Nine interesting facts about the Iditarod
The annual Iditarod, Alaska’s iconic sled dog race, began on March 4, 2023, with its traditional ceremonial start in Downtown Anchorage. While this year the number of teams participating is the smallest in the race’s history, the teams excitedly raced through city streets as they made their way to the actual race start, which was on March 5, at 2PM, in Willow Lake. This year the trail will be slightly different. Racers will go from Willow to Nome through what is known as the “Southern trail.” This trail has not been used since 2019. According to Alaska Public Media, it is relatively similar to the Northern trail: “Once teams get to Ophir, it cuts south through the Beaver Mountains to the ghost town of Iditarod. From there, there’s a lot of rivers running through Shageluk, Grayling, and Anvik before linking up with the main trail in Kaltag”. APM also mentioned that this trail is slightly longer and is known for its complexity. There’s plenty of mountain terrain and exposed racing next to the Yukon River. At the time of writing this article, Ryan Redington had crossed the finish line after 8 days, 21 hours, 12 minutes and 58 seconds on the trail. He is Joe Redington, Sr.’s grandson, who is one of the co-founders of the race and is known as the “Father of the Iditarod.” Here are some interesting facts about the “1000-mile race.”
1. Iditarod means “distant place” in the languages of Ingalik and Holikachu, spoken by the Athabaskan people. The race is meant to honor the tradition of the Iditarod Trail, a trail system that connected towns of Inland Alaska during the Gold Rush of the early 20th century. The first Iditarod was held in 1973. However, portions of the trail had been used by Native Alaskan Athabaskan and Inupiaq communities long before the arrival of Russian Fur traders in the 1800s.
2. While it is commonly referred to as the “1000-mile race”, the trail length is slightly smaller. The Northern Route, normally used in even years, is 975 miles and the Southern Rote, used in odd years is 998 miles. Recent modifications, like the 2015 and 2017 Fairbanks reroute because of lack of snow caused the race to be 979 miles.
3. The race has stopping points. There are currently 26 checkpoints on the northern route and 27 on the southern route where mushers have to check-in. They can fly supplies in advance like food or extra dog booties.

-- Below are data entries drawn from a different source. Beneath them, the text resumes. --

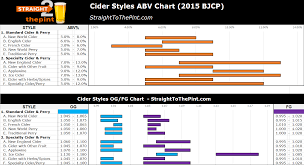 Cider Styles Chart Straight 2 The Pint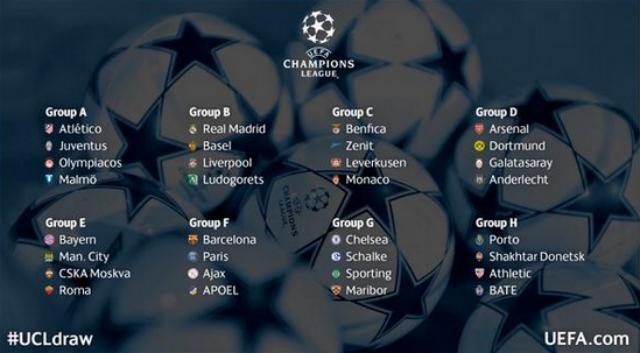 grupos champs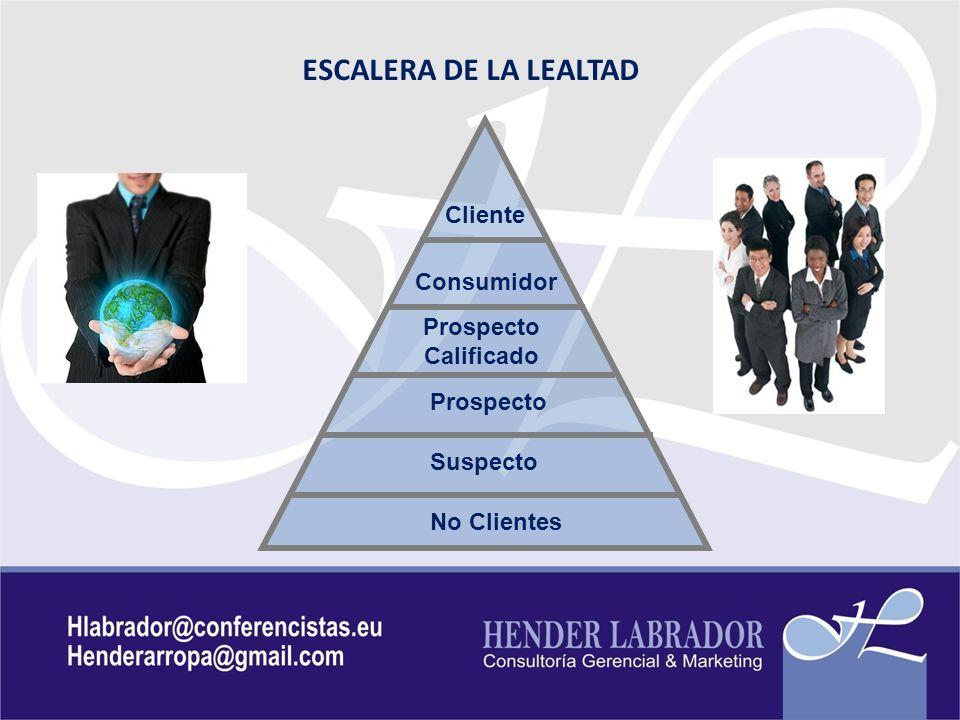 ESCALERA DE LA LEALTAD Cliente Consumidor Prospecto Calificado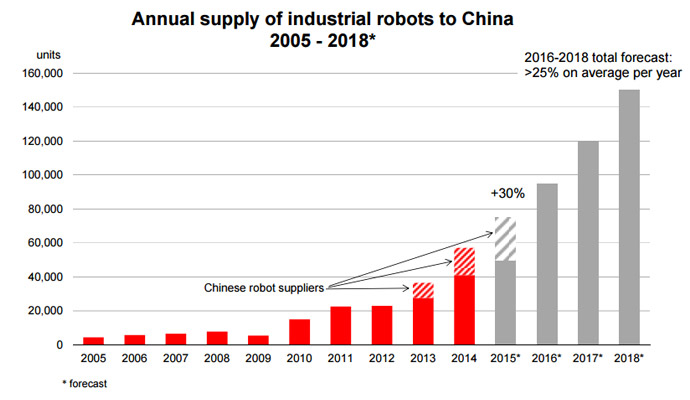 chinese robot market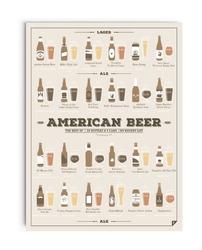 Plakat American Beer 40 x 50 cm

In addition, there are three mandatory rests: a 24-hour layover that must be taken at any check point, and two 8-hour layovers, one at any checkpoint in the Yukon River and once at White Mountain.
4. The race was suspended in 1985 because inclement weather prevented supplies to be shipped to the different checkpoints.
5. After many Standard European Poodles in John Stuer’s team were hurt in the 1988 race, only northern breeds like Alaskan Malamutes and Siberian Huskies are allowed to race.
6. The record for the fastest winning time for the Iditarod is 8 days, 3 hours, 40 minutes, and 13 seconds and is held by Mitch Seavey since 2017.
7. Both Rick Swenson and Dallas Seavey hold the record for Most victories on the trail. Each has 5.
8. Libby Riddles, from Madison Wisconsin, was the first woman to win the Iditarod in 1985.
9. Not only does the winner get a prize. The musher that arrives in last place wins the “Red Lantern” Award.